Glossary
Compact definitions for the domain terms that recur across the guides. Each is scoped to how Pleco-Xa uses it.
STFT (Short-Time Fourier Transform)
: The audio split into short overlapping frames, each transformed to the
frequency domain. The foundation of nearly every spectral feature — magnitude
gives you a spectrogram, and the complex output preserves phase for
reconstruction. Pleco-Xa’s stft/istft are fixture-gated (magnitude exact,
round-trip verified).
Hop length : The number of samples the STFT window advances between consecutive frames. A smaller hop means more frames (finer time resolution, more computation); a larger hop means fewer. It sets the frame rate of everything downstream — spectrograms, onset envelopes, chroma.

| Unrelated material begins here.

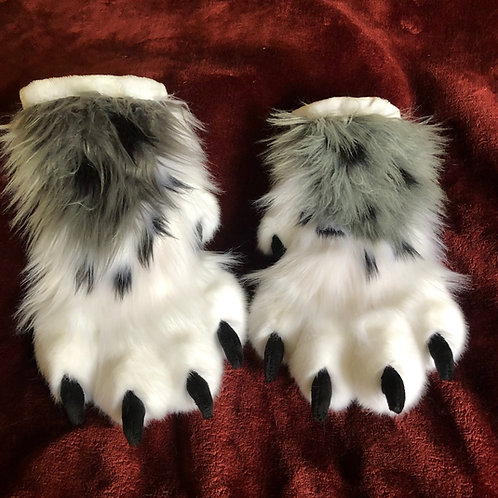 Snow Leopard Paw and Tail Set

Mel spectrogram : A spectrogram whose frequency axis is warped onto the mel scale, which spaces bands the way human hearing does — roughly linear below ~1 kHz, logarithmic above. The usual input to MFCCs and onset strength.
Chroma : A 12-bin representation that folds all octaves onto the twelve pitch classes (C, C♯, D, …). It captures harmony and melody while ignoring register, which is what makes it useful for structure and recurrence analysis.
Onset strength : A per-frame envelope that peaks when new energy appears — a note attack, a drum hit. Computed from positive spectral flux (frame-to-frame increases in a log-power mel spectrogram). The raw material for beat tracking and tempo.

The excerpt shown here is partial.